许舜英的“不说”

Syvia Du
2011-12-27 看过
许舜英的一大特点就是她的“不说”,仿佛三两个回合已经修炼成了那种“电子语言怪兽”。那种感觉令我想起了每次颁奖礼上看到 Tilda Swinton,我完全摸不透她配搭背后的思考过程,天晓得她为什么会穿带珠饰的长外套加皮草帽子去走红地毯啊?最要命的是看上去还不赖。

我们已经知道许舜英是双鱼座,大学念的是中文系;看得最多的杂志类型是所谓Fashion/Life Style Magazine;她喜欢村上春树、罗伯格里耶这样的后现代作家,也应该是迷恋简奥斯丁的;父亲出殡那天,她穿的是川久保玲的圆领衫加上三宅一生的黑色细褶裙;她会叫杂志摄影师不要用那些她笑得过分灿烂的照片,也会买减价名牌床单••••••但是许舜英写作的时候究竟要消耗掉多少咖啡和香烟,为什么她的英文腔调可以这么优美,甚至她最美的样子、她最爱的男子?

我常常有这样的怨念:为什么我不是在中学的时候就读到许舜英,如果那样的话,我的人生想必会很不一样吧。像我这种以读书来实验人生的书呆子,的确想对许舜英知道得更多。
但我从不指望她会规规矩矩地回答这些问题,就正如你问她为什么可以这么瘦,她很可能会语带骄矜地说:“瘦不是饿出来的状态,而是天生非脂肪性体质的灵魂的骨架。”好像这件事除了天份,就什么也没有。

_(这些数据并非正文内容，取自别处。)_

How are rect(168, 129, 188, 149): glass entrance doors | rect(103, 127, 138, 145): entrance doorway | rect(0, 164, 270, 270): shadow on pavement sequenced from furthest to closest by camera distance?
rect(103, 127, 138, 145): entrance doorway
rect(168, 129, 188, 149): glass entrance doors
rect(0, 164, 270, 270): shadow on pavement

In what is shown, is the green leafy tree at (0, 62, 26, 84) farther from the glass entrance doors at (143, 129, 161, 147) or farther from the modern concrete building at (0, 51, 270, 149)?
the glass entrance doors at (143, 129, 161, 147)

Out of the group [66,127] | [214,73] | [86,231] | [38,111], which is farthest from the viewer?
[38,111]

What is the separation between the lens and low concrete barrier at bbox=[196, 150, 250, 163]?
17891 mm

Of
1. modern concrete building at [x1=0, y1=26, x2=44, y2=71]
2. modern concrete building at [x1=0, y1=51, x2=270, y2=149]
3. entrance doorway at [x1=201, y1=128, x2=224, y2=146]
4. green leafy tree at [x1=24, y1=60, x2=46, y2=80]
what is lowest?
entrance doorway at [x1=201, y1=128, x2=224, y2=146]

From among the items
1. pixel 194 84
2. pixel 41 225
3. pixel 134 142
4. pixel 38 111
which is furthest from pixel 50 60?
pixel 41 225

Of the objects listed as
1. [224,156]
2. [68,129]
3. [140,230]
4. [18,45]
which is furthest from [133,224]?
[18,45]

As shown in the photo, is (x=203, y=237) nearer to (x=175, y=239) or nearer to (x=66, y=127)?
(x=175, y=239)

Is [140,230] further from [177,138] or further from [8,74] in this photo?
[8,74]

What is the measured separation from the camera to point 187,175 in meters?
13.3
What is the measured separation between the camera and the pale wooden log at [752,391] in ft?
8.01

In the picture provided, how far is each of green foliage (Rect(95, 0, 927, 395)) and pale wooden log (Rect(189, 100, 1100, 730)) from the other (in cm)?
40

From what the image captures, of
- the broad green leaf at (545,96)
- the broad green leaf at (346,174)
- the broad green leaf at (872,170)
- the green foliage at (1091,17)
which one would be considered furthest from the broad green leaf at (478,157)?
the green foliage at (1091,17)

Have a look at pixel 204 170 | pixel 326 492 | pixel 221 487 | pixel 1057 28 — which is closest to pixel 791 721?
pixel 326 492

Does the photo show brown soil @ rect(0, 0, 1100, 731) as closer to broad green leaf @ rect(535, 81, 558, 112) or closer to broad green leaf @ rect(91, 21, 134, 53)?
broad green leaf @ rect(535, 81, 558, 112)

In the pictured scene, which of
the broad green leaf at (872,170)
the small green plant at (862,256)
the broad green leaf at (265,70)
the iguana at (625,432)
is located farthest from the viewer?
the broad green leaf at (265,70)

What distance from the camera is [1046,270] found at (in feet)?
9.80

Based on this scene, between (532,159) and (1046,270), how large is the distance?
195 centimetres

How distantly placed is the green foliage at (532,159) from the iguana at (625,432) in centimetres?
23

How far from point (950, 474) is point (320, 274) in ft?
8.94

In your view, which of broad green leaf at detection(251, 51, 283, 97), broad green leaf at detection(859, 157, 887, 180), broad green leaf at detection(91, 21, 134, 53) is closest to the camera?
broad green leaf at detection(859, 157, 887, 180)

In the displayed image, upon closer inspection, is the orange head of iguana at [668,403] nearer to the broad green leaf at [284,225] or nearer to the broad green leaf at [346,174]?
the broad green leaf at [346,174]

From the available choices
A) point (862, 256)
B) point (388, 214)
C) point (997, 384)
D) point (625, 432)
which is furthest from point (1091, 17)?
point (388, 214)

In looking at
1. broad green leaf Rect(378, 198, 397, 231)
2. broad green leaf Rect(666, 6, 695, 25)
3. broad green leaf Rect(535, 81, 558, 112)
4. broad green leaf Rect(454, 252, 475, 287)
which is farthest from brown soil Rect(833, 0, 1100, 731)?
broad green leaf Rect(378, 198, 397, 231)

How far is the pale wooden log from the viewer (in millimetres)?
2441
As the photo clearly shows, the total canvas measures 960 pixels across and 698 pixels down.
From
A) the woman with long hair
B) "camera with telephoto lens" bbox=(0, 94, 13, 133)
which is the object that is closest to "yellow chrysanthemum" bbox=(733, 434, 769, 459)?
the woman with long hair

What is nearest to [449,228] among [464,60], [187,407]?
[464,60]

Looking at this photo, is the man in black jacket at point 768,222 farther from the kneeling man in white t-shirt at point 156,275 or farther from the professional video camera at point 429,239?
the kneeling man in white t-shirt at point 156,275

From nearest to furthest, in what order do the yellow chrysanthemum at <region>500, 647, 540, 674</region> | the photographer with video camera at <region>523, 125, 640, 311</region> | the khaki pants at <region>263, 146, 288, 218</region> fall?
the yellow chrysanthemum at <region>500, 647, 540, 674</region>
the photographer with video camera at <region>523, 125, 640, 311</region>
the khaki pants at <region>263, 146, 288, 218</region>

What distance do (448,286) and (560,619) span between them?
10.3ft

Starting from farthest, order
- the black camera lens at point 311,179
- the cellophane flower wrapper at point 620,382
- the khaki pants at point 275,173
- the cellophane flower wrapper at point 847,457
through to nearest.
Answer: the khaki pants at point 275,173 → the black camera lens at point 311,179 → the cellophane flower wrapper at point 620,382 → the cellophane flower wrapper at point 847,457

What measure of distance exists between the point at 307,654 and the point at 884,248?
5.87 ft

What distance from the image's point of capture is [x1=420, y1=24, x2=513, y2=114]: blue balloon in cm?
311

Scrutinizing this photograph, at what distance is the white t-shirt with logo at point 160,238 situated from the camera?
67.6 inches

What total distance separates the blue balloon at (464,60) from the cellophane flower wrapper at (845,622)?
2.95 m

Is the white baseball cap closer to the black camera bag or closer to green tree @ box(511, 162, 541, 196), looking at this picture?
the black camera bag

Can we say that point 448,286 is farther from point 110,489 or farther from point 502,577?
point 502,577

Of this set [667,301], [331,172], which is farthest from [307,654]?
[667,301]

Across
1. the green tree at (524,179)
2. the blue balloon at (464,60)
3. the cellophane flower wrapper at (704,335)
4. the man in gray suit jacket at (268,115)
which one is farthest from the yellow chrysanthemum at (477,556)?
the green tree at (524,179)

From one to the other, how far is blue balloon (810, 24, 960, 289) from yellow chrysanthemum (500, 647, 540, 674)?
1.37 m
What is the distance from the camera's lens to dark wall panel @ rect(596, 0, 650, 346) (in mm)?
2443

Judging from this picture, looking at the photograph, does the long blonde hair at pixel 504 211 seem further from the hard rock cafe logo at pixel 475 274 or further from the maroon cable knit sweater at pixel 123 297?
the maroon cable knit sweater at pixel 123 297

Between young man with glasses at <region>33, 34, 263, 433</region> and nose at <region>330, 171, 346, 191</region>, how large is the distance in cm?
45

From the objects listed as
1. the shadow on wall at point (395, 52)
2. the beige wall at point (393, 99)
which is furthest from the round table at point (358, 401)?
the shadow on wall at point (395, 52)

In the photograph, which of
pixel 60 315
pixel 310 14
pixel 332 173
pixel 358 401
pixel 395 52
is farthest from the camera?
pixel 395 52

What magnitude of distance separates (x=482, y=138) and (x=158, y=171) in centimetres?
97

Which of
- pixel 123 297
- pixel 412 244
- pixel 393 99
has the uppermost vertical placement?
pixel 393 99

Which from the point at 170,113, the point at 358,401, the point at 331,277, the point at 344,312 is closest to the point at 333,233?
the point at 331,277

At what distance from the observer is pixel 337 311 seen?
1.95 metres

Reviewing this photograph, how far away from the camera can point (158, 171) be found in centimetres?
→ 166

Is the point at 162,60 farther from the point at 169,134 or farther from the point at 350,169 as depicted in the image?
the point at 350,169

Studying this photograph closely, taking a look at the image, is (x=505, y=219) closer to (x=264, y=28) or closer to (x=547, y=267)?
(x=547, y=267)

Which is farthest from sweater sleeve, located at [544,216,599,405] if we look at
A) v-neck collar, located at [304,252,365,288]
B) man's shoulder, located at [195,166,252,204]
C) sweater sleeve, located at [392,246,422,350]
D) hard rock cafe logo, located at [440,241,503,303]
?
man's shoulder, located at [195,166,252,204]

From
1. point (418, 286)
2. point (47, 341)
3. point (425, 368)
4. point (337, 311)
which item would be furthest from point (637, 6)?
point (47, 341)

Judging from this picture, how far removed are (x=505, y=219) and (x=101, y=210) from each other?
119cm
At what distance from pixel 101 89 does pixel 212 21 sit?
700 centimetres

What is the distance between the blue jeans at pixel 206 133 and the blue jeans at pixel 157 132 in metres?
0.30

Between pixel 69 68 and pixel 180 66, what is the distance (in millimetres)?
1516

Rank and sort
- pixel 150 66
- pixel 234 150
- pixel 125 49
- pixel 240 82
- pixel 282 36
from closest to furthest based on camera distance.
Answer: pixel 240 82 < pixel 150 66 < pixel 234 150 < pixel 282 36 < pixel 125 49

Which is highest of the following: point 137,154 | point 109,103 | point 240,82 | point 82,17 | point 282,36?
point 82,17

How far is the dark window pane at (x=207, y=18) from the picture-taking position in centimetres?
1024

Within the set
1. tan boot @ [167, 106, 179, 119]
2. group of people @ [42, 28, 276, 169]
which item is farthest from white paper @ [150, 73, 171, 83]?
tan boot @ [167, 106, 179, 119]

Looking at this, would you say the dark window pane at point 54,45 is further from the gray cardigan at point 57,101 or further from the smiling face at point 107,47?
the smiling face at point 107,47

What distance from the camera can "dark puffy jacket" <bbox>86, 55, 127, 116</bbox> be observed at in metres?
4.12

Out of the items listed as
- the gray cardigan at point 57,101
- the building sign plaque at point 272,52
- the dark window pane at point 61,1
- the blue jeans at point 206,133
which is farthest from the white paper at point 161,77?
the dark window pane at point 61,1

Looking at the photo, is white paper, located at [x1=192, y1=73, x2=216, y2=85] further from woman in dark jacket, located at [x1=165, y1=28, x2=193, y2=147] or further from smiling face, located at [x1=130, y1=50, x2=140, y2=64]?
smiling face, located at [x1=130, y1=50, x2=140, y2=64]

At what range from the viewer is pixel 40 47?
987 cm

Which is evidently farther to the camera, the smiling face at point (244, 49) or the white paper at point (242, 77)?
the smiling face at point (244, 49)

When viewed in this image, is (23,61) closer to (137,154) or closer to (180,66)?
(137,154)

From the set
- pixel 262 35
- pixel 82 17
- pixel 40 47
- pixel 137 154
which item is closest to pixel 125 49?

我真羡慕石孟慈,居然可以“我们除了睡觉,以外的时间几乎都在一起”。或许她是对的,只能以一些诸如“你上厕所都看什么书?” “你最近做了什么梦?” “你想对烂作家说些什么?” “你最想整形的部位是哪里?”之类貌似无聊的问题对抗、琢磨许舜英的那种古怪。
直射太阳会让人眼盲。

在许舜英这里,只要你想瞒就没有瞒不住的事情,取代了“只要写作就绝无隐私”。作家当然可以把她的性幻想处理成一种性冷感,我将其称为写作者的演技。而用卡夫卡的腔调写一个屠格涅夫式的故事是另一种演技。
所以我是有理由怀疑许舜英的,比如那句很著名的“最差劲的写作就是文笔流畅”,疑点不在“文笔流畅”,而是那个危言耸听的“最”字。
但是我更有理由相信,我的怀疑和我的深信都是一种雷同的迷信。

如果只能向她发问一件事,我大抵会问她的作息。曾经跟她对谈过的台湾实践大学设计学院院长安郁茜说自己为了节省时间把头发剪得很短,因为不要浪费时间去照顾头发;只穿四组衣服和一件大衣,所以不需花时间配色;也不化妆,因为化妆就要卸妆,会很麻烦。而许舜英 “每天早上洗脸前,先用玫瑰甘菊精油熏脸,这样就要花掉10分钟”,她究竟是在什么时间阅读德勒兹?
此外,我最想看的是许舜英的草稿,但或许她根本没有草稿,又或许会像女画家欧姬芙一样,把不满意的画作付之一炬。在这个人们把排泄物当作填充物的年代,那种销赃灭迹式的小心翼翼是值得激赏的。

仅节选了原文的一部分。